Work to complete — Set down each entry exactly as given; pictures should not appear in the copy.

Records of scene-based questions

..............................

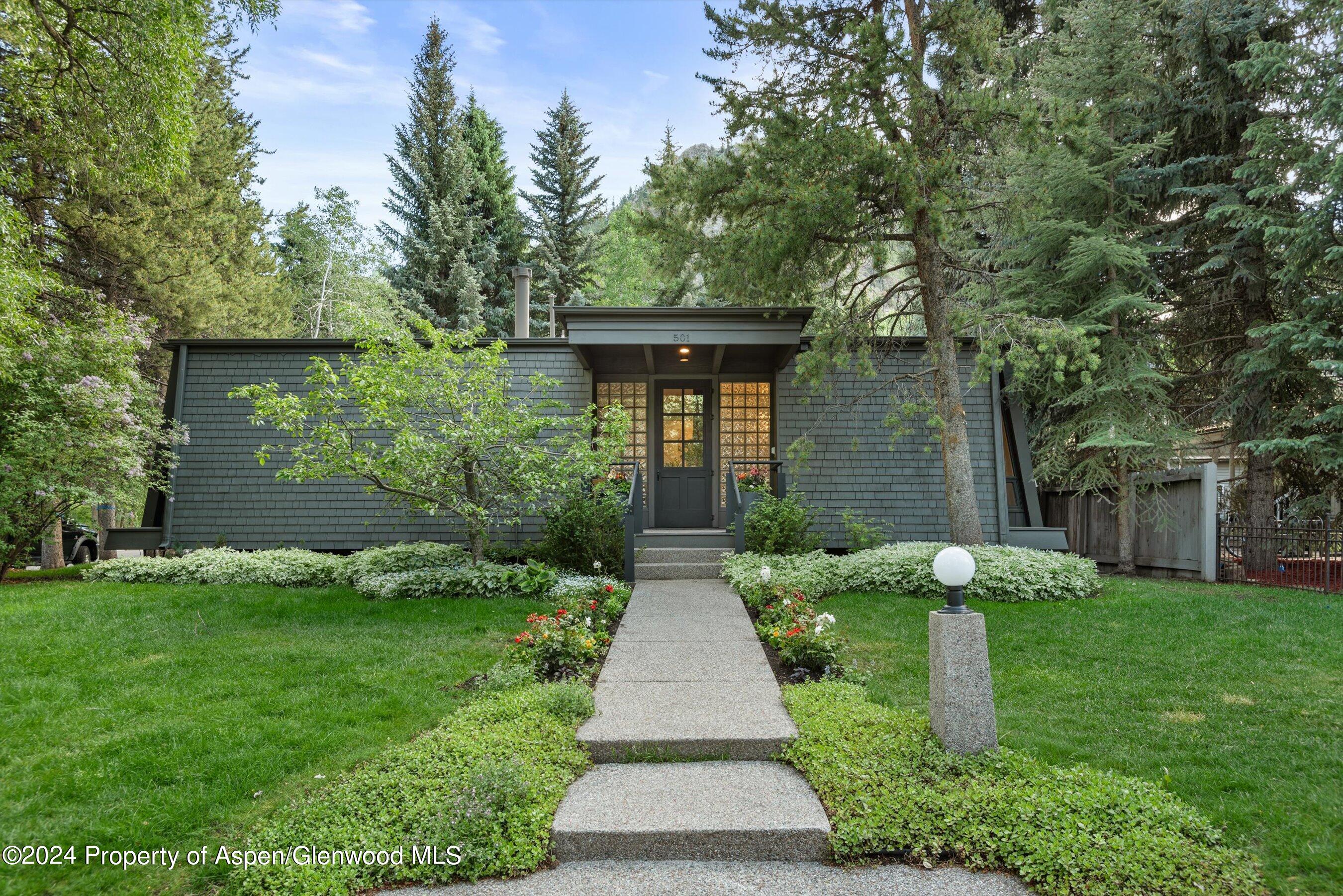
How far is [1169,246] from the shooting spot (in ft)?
30.5

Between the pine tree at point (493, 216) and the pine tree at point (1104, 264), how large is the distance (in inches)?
551

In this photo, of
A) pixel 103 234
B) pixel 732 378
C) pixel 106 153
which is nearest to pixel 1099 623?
pixel 732 378

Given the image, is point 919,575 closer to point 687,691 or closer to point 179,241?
point 687,691

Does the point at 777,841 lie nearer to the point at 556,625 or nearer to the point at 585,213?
the point at 556,625

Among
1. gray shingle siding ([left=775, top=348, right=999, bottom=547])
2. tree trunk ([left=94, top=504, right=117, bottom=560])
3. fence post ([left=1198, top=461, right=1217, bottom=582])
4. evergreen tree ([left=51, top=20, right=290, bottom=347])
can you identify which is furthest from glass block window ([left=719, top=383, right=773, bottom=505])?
tree trunk ([left=94, top=504, right=117, bottom=560])

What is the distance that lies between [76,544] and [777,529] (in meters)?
12.1

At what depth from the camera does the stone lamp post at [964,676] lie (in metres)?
3.09

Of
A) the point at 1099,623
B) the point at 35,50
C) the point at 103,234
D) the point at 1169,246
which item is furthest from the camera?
the point at 103,234

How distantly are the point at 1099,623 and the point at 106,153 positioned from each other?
11.1m

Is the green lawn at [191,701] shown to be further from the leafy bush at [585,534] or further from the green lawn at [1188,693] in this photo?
the green lawn at [1188,693]

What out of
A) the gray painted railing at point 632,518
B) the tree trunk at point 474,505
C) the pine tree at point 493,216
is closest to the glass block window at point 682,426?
the gray painted railing at point 632,518

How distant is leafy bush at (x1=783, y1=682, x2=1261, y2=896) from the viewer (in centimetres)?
Result: 234

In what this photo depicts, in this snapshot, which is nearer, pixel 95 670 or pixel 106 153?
pixel 95 670

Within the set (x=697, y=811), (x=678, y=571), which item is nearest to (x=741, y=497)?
(x=678, y=571)
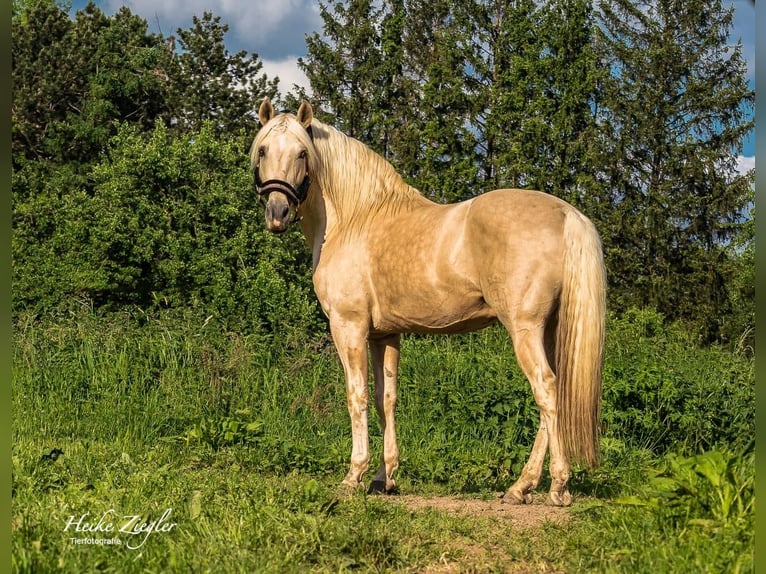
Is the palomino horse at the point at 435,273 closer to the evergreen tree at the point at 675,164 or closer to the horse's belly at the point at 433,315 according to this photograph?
the horse's belly at the point at 433,315

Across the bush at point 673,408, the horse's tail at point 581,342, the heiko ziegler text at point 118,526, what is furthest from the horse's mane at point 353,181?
the bush at point 673,408

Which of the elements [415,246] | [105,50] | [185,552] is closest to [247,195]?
[105,50]

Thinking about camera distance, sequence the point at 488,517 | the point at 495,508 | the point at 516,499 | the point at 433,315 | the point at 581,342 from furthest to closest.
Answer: the point at 433,315 < the point at 516,499 < the point at 495,508 < the point at 581,342 < the point at 488,517

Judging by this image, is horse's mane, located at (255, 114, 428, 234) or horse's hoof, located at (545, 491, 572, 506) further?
horse's mane, located at (255, 114, 428, 234)

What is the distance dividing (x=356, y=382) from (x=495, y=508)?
1.38 m

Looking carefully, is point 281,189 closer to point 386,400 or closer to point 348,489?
point 386,400

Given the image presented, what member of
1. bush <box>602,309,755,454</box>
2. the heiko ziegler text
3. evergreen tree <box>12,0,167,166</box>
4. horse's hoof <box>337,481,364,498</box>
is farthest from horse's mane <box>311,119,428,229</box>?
evergreen tree <box>12,0,167,166</box>

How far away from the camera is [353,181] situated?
19.8ft

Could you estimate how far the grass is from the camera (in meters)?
3.54

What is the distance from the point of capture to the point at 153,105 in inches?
1347

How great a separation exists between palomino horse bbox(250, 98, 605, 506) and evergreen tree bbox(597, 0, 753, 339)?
19071mm

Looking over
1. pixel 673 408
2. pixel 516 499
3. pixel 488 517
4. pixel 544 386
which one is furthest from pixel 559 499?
pixel 673 408

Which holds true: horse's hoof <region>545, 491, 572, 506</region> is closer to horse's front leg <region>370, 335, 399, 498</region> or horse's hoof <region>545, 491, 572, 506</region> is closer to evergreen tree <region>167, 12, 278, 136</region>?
horse's front leg <region>370, 335, 399, 498</region>

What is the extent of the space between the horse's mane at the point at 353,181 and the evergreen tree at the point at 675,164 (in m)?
18.9
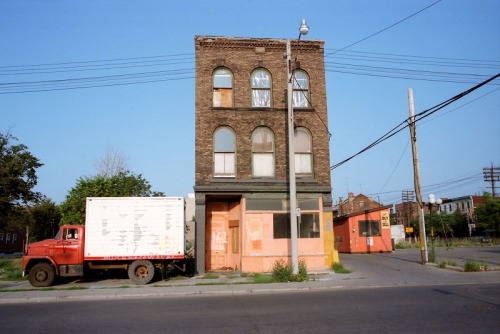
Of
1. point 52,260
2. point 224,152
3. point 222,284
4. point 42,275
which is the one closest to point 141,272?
point 52,260

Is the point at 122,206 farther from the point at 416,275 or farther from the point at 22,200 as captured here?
the point at 22,200

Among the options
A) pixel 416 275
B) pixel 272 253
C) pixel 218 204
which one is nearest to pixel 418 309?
pixel 416 275

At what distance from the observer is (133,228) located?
17344 mm

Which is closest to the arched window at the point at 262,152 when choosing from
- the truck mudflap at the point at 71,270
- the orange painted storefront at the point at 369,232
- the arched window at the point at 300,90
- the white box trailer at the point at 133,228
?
the arched window at the point at 300,90

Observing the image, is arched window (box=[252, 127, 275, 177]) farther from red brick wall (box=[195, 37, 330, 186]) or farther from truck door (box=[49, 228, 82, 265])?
truck door (box=[49, 228, 82, 265])

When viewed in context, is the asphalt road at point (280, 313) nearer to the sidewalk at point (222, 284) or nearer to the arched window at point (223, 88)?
the sidewalk at point (222, 284)

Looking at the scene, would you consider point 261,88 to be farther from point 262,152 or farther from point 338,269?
point 338,269

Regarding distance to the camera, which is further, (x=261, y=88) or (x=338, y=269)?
(x=261, y=88)

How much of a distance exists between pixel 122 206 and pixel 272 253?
23.5 feet

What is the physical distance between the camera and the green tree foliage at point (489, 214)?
195ft

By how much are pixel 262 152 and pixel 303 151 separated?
2.07 m

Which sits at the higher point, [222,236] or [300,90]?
[300,90]

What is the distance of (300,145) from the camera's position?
2103 centimetres

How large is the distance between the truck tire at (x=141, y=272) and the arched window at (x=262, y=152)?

..............................

Task solution —
How far is [1169,246] from the shooting spot (in ft)?
30.5

Between the pine tree at point (493, 216) and the pine tree at point (1104, 264), how large is the distance (in inches)?
551

In this photo, of
A) pixel 103 234
B) pixel 732 378
C) pixel 106 153
which is nearest to pixel 1099 623?
pixel 732 378

Given the image, is point 919,575 closer to point 687,691 or closer to point 179,241?
point 687,691

Does the point at 777,841 lie nearer to the point at 556,625 or nearer to the point at 585,213?
the point at 556,625

Among
1. gray shingle siding ([left=775, top=348, right=999, bottom=547])
2. tree trunk ([left=94, top=504, right=117, bottom=560])
3. fence post ([left=1198, top=461, right=1217, bottom=582])
4. evergreen tree ([left=51, top=20, right=290, bottom=347])
can you identify which is furthest from glass block window ([left=719, top=383, right=773, bottom=505])?
tree trunk ([left=94, top=504, right=117, bottom=560])

What is the distance that lies between [76,544] and [777,529] (in meters)?
12.1

At what depth from the camera does the stone lamp post at [964,676] lie (in metres)?
3.09

Of
A) the point at 1099,623
B) the point at 35,50
C) the point at 103,234
D) the point at 1169,246
which item is furthest from the camera?
the point at 103,234

How distantly are the point at 1099,623 and the point at 106,153 positioned from each other?
11.1m

Is the green lawn at [191,701] shown to be further from the leafy bush at [585,534] or further from the green lawn at [1188,693] in this photo?
the green lawn at [1188,693]

What out of
A) the gray painted railing at point 632,518
B) the tree trunk at point 474,505
C) the pine tree at point 493,216
is closest to the glass block window at point 682,426?
the gray painted railing at point 632,518

How distant is leafy bush at (x1=783, y1=682, x2=1261, y2=896) from the viewer (in centimetres)?
Result: 234

In what this photo depicts, in this snapshot, which is nearer, pixel 95 670 or pixel 106 153?
pixel 95 670

Within the set (x=697, y=811), (x=678, y=571), which item is nearest to (x=741, y=497)?
(x=678, y=571)
Is the palomino horse at the point at 435,273 closer to the evergreen tree at the point at 675,164 or closer to the horse's belly at the point at 433,315 according to this photograph?
the horse's belly at the point at 433,315

Across the bush at point 673,408, the horse's tail at point 581,342, the heiko ziegler text at point 118,526, what is furthest from the horse's mane at point 353,181?
the bush at point 673,408

Which of the elements [415,246] | [105,50] | [185,552] is closest to [247,195]?
[105,50]

Thinking about camera distance, sequence the point at 488,517 | the point at 495,508 | the point at 516,499 | the point at 433,315 | the point at 581,342 from furthest to closest.
Answer: the point at 433,315 < the point at 516,499 < the point at 495,508 < the point at 581,342 < the point at 488,517

Judging by this image, is horse's mane, located at (255, 114, 428, 234) or horse's hoof, located at (545, 491, 572, 506) further?
horse's mane, located at (255, 114, 428, 234)

What is the distance dividing (x=356, y=382) from (x=495, y=508)?
1.38 m

Looking carefully, is point 281,189 closer to point 386,400 or closer to point 348,489?
point 386,400

Given the image presented, what member of
1. bush <box>602,309,755,454</box>
2. the heiko ziegler text
3. evergreen tree <box>12,0,167,166</box>
4. horse's hoof <box>337,481,364,498</box>
is farthest from horse's mane <box>311,119,428,229</box>?
evergreen tree <box>12,0,167,166</box>

How far away from the camera is [353,181] situated?
19.8ft

Could you estimate how far the grass is from the camera (in meters)?
3.54

What is the distance from the point of capture to the point at 153,105 in inches?
1347

How great a separation exists between palomino horse bbox(250, 98, 605, 506) and evergreen tree bbox(597, 0, 753, 339)?
19071mm

Looking over
1. pixel 673 408
2. pixel 516 499
3. pixel 488 517
4. pixel 544 386
which one is furthest from pixel 559 499?
pixel 673 408

Which holds true: horse's hoof <region>545, 491, 572, 506</region> is closer to horse's front leg <region>370, 335, 399, 498</region> or horse's hoof <region>545, 491, 572, 506</region> is closer to evergreen tree <region>167, 12, 278, 136</region>?
horse's front leg <region>370, 335, 399, 498</region>

What is the extent of the space between the horse's mane at the point at 353,181 and the evergreen tree at the point at 675,164 (in m)?
18.9
Of
1. point 52,260
2. point 224,152
3. point 222,284
4. point 42,275
which is the one closest to point 141,272?
point 52,260

Is the point at 122,206 farther from the point at 416,275 or farther from the point at 22,200 as captured here?
the point at 22,200

Among the options
A) pixel 416 275
B) pixel 272 253
C) pixel 218 204
which one is nearest to pixel 418 309?
pixel 416 275

At what distance from the observer is (133,228) located?
17344 mm

Which is closest to the arched window at the point at 262,152 when choosing from
- the truck mudflap at the point at 71,270
- the orange painted storefront at the point at 369,232
- the arched window at the point at 300,90
- the white box trailer at the point at 133,228
?
the arched window at the point at 300,90

Observing the image, is arched window (box=[252, 127, 275, 177]) farther from red brick wall (box=[195, 37, 330, 186]) or farther from truck door (box=[49, 228, 82, 265])?
truck door (box=[49, 228, 82, 265])

When viewed in context, is the asphalt road at point (280, 313) nearer to the sidewalk at point (222, 284) or nearer to the arched window at point (223, 88)?
the sidewalk at point (222, 284)

Looking at the scene, would you consider point 261,88 to be farther from point 262,152 or farther from point 338,269?
point 338,269

Regarding distance to the camera, which is further, (x=261, y=88) or (x=338, y=269)?
(x=261, y=88)

How much of a distance exists between pixel 122 206 and pixel 272 253?
23.5 feet

What is the physical distance between the camera and the green tree foliage at point (489, 214)?
195ft

By how much are pixel 262 152 and pixel 303 151 separated?
2.07 m

Which sits at the higher point, [222,236] or [300,90]?
[300,90]

What is the distance of (300,145) from the camera's position?
2103 centimetres

How large is the distance between the truck tire at (x=141, y=272) and the arched window at (x=262, y=152)?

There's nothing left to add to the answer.